Reproduce the memcpy performance post word for word from "On Wednesday, 16" to "data <= 32 KB.".

**** Text segment

Subject: Re: Performance of various memcpy()'s
To: None <port-i386@netbsd.org>
From: None <wleeson@indigo.ie>
List: port-i386
Date: 10/16/2002 19:31:20
Hi,
	There was an excellent article on this kinda stuff at the GDC. It involved telling the CPU what to cache before it was used. They showed some really impressive performance gains. The article and presentation are available on the AMD web site.

Regards,
	Willy

On Wednesday, 16 October 2002 at 11:07:58 -0400, Thor Lancelot Simon wrote:
> On Wed, Oct 16, 2002 at 12:58:52PM +0100, David Laight wrote:
> > On Wed, Oct 16, 2002 at 04:18:30AM +0900, Bang Jun-Young wrote:
> > > Hi,
> > > 
> > > About 14 monthes ago, I had some discussion on memcpy performance on
> > > i386 platform here. Monthes later, I took a look into it again, and
> > > now am coming with (not-so-)new benchmark results (attached). The
> > > tests were performed on Athlon XP 1800 and DDR 256MB. 
> > > 
> > > >>From the results, it's obvious that memcpy() using MMX insns is the
> > > best for in-cache sized data, typically 50-100% faster than plain old
> > > memcpy for data <= 32 KB.
> > 
> > I've done some experiments on my slot-A athlon 700.
> 
> I believe the cache controller on that Athlon is significantly different
> from that on the more recent respins of the design, FWIW.
> 
> There was a comp.arch thread on maximum attainable bandwidth on the P4
> and athlon several months ago that culminated in a series of SSE2 copy
> implementations that did something like 85% of theoretical; it was very
> impressive.  I'll try to dig up the code, I think I saved it here 
> somewhere.
> 
>

********
**** Records shown

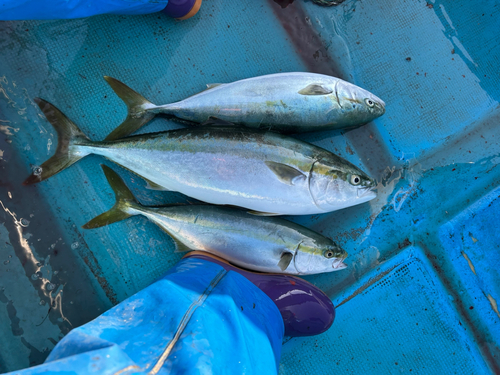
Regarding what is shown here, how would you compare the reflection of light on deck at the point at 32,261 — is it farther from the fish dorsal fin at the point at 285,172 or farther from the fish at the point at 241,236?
the fish dorsal fin at the point at 285,172

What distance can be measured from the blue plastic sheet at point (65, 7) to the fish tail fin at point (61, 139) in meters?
0.59

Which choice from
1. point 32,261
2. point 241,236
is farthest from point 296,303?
point 32,261

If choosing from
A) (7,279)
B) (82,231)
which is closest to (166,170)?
(82,231)

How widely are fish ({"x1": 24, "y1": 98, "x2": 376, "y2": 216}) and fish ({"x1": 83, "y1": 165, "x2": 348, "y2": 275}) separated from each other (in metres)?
0.12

********

● Answer
On Wednesday, 16 October 2002 at 11:07:58 -0400, Thor Lancelot Simon wrote:
> On Wed, Oct 16, 2002 at 12:58:52PM +0100, David Laight wrote:
> > On Wed, Oct 16, 2002 at 04:18:30AM +0900, Bang Jun-Young wrote:
> > > Hi,
> > > 
> > > About 14 monthes ago, I had some discussion on memcpy performance on
> > > i386 platform here. Monthes later, I took a look into it again, and
> > > now am coming with (not-so-)new benchmark results (attached). The
> > > tests were performed on Athlon XP 1800 and DDR 256MB. 
> > > 
> > > >>From the results, it's obvious that memcpy() using MMX insns is the
> > > best for in-cache sized data, typically 50-100% faster than plain old
> > > memcpy for data <= 32 KB.